Repeat the lines word for word, from the line containing "How great a" through the last line.
— Start of ENTRIES SUPPLIED —
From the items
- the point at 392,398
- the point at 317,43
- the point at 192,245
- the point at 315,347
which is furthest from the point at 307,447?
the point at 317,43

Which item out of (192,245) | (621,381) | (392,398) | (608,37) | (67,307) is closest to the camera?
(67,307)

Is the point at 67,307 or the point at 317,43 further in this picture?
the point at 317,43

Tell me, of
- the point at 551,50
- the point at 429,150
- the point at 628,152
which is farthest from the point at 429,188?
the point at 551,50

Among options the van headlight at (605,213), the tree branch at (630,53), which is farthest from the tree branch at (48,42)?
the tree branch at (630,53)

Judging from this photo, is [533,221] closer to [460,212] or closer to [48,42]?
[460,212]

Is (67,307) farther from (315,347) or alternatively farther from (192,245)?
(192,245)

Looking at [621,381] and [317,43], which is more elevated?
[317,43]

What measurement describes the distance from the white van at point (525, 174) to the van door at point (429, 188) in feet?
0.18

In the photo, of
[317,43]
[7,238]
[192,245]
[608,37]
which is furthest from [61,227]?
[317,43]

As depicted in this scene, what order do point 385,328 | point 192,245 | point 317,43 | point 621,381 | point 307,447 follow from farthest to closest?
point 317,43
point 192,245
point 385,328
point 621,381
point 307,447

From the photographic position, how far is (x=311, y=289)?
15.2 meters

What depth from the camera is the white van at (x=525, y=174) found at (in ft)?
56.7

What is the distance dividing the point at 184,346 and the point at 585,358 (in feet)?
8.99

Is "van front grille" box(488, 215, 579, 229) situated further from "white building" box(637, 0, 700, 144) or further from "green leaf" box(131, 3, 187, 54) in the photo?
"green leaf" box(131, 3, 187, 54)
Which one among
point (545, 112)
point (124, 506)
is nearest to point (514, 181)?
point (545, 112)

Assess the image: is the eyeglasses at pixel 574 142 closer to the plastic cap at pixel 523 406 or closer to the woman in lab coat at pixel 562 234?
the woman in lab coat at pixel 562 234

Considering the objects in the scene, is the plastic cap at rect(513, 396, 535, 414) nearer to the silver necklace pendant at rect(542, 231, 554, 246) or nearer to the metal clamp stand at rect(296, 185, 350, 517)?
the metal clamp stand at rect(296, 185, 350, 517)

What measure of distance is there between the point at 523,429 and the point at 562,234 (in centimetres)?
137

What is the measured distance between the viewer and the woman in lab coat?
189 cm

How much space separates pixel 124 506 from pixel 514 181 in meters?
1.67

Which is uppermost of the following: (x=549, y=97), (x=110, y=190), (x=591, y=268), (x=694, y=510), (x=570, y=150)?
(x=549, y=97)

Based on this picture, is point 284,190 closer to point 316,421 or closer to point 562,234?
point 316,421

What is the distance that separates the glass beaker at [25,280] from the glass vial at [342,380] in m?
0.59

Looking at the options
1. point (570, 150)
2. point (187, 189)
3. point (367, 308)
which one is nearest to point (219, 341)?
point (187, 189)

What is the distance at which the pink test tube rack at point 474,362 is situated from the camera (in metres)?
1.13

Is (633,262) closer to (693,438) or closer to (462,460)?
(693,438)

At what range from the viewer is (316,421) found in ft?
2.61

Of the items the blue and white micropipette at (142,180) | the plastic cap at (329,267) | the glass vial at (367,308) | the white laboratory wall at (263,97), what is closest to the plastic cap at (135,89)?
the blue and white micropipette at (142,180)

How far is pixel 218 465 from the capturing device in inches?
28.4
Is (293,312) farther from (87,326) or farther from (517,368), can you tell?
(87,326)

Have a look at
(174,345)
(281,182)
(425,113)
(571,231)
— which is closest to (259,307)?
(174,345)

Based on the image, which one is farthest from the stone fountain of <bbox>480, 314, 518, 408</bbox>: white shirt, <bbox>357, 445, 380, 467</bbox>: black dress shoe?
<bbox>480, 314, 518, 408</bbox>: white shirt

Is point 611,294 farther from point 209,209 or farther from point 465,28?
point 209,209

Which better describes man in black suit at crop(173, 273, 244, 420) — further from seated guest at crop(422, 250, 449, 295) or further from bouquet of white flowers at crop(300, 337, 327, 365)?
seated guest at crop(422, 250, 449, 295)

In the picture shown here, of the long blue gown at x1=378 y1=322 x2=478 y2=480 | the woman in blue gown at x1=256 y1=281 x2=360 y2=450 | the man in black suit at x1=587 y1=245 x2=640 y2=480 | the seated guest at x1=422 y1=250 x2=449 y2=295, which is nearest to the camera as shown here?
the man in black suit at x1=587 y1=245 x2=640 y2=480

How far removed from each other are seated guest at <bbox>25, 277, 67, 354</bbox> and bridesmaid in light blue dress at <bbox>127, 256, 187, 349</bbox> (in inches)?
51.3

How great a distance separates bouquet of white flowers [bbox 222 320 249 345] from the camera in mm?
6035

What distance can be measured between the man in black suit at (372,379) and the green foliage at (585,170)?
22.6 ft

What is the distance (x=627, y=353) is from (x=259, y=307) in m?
— End of ENTRIES SUPPLIED —
# [SOLUTION FOR THIS TASK]
How great a distance separates bouquet of white flowers [bbox 222 320 249 345] from the camera in mm?
6035

What distance can be measured between the man in black suit at (372,379) and the green foliage at (585,170)?
22.6 ft

What is the distance (x=627, y=353) is from (x=259, y=307) in m?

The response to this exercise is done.